**RECORDS SHOWN**:
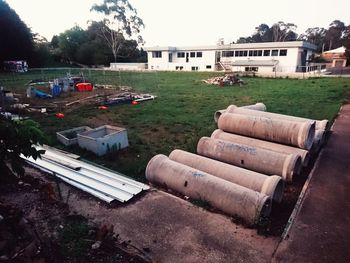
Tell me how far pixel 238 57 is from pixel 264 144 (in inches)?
1432

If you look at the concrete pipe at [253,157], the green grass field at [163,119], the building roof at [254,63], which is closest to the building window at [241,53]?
the building roof at [254,63]

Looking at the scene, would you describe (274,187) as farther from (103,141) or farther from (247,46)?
(247,46)

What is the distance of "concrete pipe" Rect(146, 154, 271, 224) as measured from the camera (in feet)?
12.3

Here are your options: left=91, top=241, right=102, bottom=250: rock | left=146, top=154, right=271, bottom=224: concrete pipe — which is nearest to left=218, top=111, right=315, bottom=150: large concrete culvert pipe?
left=146, top=154, right=271, bottom=224: concrete pipe

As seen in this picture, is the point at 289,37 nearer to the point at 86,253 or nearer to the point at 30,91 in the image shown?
the point at 30,91

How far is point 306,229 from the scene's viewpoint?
369 centimetres

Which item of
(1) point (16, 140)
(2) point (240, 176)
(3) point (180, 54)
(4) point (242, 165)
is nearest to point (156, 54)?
(3) point (180, 54)

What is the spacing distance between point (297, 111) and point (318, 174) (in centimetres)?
636

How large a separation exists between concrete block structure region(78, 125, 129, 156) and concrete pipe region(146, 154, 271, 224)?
77.6 inches

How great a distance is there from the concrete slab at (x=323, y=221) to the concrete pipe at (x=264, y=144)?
535 mm

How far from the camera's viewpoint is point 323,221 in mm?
3895

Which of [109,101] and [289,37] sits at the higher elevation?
[289,37]

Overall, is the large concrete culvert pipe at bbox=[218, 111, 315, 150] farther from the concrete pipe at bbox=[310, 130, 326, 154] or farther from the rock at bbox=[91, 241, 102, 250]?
the rock at bbox=[91, 241, 102, 250]

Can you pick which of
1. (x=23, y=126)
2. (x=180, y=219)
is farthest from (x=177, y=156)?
(x=23, y=126)
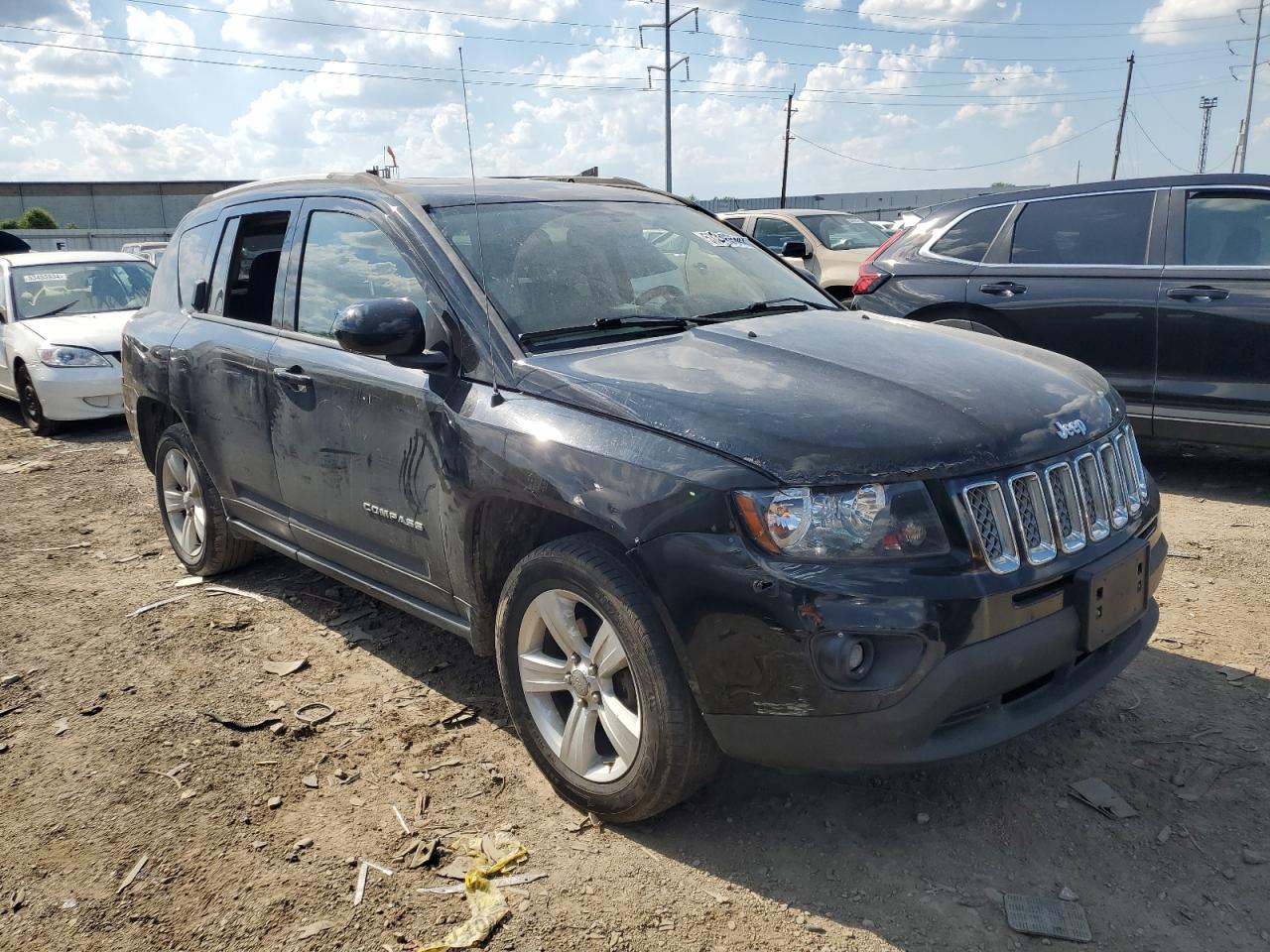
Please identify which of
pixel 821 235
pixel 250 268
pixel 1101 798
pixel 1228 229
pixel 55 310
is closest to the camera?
pixel 1101 798

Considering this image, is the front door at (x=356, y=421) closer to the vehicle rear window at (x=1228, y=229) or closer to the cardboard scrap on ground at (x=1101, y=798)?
the cardboard scrap on ground at (x=1101, y=798)

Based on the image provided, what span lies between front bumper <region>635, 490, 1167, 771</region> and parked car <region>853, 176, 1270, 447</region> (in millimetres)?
3847

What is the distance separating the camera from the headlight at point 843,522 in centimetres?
245

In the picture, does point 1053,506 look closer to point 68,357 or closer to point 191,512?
point 191,512

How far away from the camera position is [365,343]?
316cm

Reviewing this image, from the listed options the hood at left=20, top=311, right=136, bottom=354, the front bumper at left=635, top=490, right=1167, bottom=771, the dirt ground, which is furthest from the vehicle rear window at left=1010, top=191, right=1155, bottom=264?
the hood at left=20, top=311, right=136, bottom=354

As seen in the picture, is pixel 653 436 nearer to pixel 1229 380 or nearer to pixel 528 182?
pixel 528 182

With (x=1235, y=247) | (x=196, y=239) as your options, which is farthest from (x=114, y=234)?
(x=1235, y=247)

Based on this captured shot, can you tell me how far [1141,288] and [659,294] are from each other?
12.3ft

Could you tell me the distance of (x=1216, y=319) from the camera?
5.73 metres

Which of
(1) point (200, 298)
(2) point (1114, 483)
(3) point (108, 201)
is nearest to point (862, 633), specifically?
(2) point (1114, 483)

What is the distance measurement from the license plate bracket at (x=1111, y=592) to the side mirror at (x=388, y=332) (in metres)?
2.01

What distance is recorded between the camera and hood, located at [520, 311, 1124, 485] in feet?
8.27

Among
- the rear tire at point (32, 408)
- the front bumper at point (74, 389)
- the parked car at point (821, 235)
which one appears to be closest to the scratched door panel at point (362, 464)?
the front bumper at point (74, 389)
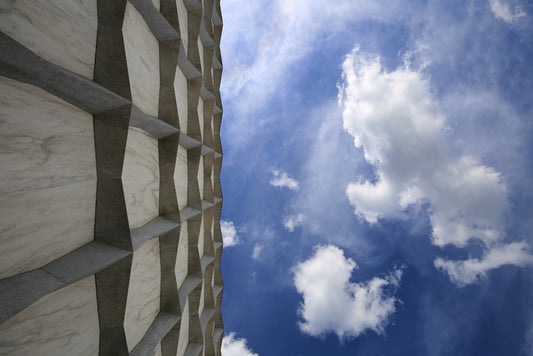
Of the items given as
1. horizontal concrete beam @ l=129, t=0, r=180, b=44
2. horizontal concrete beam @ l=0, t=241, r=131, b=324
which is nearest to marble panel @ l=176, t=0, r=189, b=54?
horizontal concrete beam @ l=129, t=0, r=180, b=44

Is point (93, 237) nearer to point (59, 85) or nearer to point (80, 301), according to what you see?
point (80, 301)

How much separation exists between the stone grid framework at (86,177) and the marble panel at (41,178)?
0.04 feet

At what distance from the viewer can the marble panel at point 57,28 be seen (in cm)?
273

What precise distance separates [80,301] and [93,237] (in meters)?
0.94

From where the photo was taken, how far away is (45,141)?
3098 mm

**STATED PROBLEM**: Transcribe the complete set of entries verbatim. No pictures belong in the copy.

**WRITTEN ANSWER**:
Tell me how far pixel 238 57 is from pixel 264 144 (in inches)?
1432

If you look at the concrete pipe at [253,157], the green grass field at [163,119], the building roof at [254,63], which is closest to the building window at [241,53]?
the building roof at [254,63]

Looking at the scene, would you describe (274,187) as farther from (103,141) or farther from (247,46)?
(247,46)

What is the distance of "concrete pipe" Rect(146, 154, 271, 224) as measured from the camera (in feet)?
12.3

Here are your options: left=91, top=241, right=102, bottom=250: rock | left=146, top=154, right=271, bottom=224: concrete pipe — which is nearest to left=218, top=111, right=315, bottom=150: large concrete culvert pipe?
left=146, top=154, right=271, bottom=224: concrete pipe

As seen in this picture, is the point at 289,37 nearer to the point at 86,253 or nearer to the point at 30,91 in the image shown?
the point at 30,91

How far is point 306,229 from the scene's viewpoint?
369 centimetres

Which item of
(1) point (16, 140)
(2) point (240, 176)
(3) point (180, 54)
(4) point (242, 165)
is nearest to point (156, 54)?
(3) point (180, 54)

What is the spacing distance between point (297, 111) and point (318, 174) (in centimetres)?
636

How large a separation exists between concrete block structure region(78, 125, 129, 156) and concrete pipe region(146, 154, 271, 224)?
77.6 inches

How great a distance is there from the concrete slab at (x=323, y=221) to the concrete pipe at (x=264, y=144)?
535 mm

How far from the camera's viewpoint is point 323,221 in mm?
3895

Which of [109,101] and [289,37] sits at the higher elevation?
[289,37]

Overall, is the large concrete culvert pipe at bbox=[218, 111, 315, 150] farther from the concrete pipe at bbox=[310, 130, 326, 154] or farther from the rock at bbox=[91, 241, 102, 250]?
the rock at bbox=[91, 241, 102, 250]

Can you pick which of
1. (x=23, y=126)
2. (x=180, y=219)
is farthest from (x=177, y=156)?
(x=23, y=126)
Please identify which of
pixel 821 235
pixel 250 268
pixel 1101 798
pixel 1228 229
pixel 55 310
is closest to the camera?
pixel 1101 798

Considering this image, is the front door at (x=356, y=421) closer to the vehicle rear window at (x=1228, y=229) or closer to the cardboard scrap on ground at (x=1101, y=798)?
the cardboard scrap on ground at (x=1101, y=798)

Based on the image provided, what span lies between front bumper <region>635, 490, 1167, 771</region> and parked car <region>853, 176, 1270, 447</region> (in millimetres)?
3847

What is the distance separating the camera from the headlight at point 843,522 in centimetres?
245

In the picture, does point 1053,506 look closer to point 68,357 or closer to point 191,512?
point 191,512

How far away from the camera position is [365,343]?
316cm

Reviewing this image, from the listed options the hood at left=20, top=311, right=136, bottom=354, the front bumper at left=635, top=490, right=1167, bottom=771, the dirt ground, which is furthest from the vehicle rear window at left=1010, top=191, right=1155, bottom=264?
the hood at left=20, top=311, right=136, bottom=354

As seen in the picture, is pixel 653 436 nearer to pixel 1229 380 or nearer to pixel 528 182?
pixel 528 182

With (x=1235, y=247) | (x=196, y=239) as your options, which is farthest from (x=114, y=234)?
(x=1235, y=247)

Based on this captured shot, can you tell me how far [1141,288] and [659,294] are from each other?
12.3ft

Could you tell me the distance of (x=1216, y=319) from the camera?
5.73 metres

Which of
(1) point (200, 298)
(2) point (1114, 483)
(3) point (108, 201)
is nearest to point (862, 633), specifically?
(2) point (1114, 483)

What is the distance measurement from the license plate bracket at (x=1111, y=592) to the side mirror at (x=388, y=332) (in metres)?
2.01

What distance is recorded between the camera and hood, located at [520, 311, 1124, 485] in feet?
8.27

Among
- the rear tire at point (32, 408)
- the front bumper at point (74, 389)
- the parked car at point (821, 235)
which one appears to be closest to the scratched door panel at point (362, 464)?
the front bumper at point (74, 389)
Of the items given as
1. horizontal concrete beam @ l=129, t=0, r=180, b=44
2. horizontal concrete beam @ l=0, t=241, r=131, b=324
which is nearest to marble panel @ l=176, t=0, r=189, b=54?
horizontal concrete beam @ l=129, t=0, r=180, b=44

Is point (93, 237) nearer to point (59, 85) or nearer to point (80, 301), according to what you see?
point (80, 301)

How much separation exists between the stone grid framework at (86,177) and the marble panel at (41,178)?
0.04 feet

At what distance from the viewer can the marble panel at point 57,28 be seen (in cm)?
273

What precise distance separates [80,301] and [93,237] (in meters)?
0.94

From where the photo was taken, how far away is (45,141)?
3098 mm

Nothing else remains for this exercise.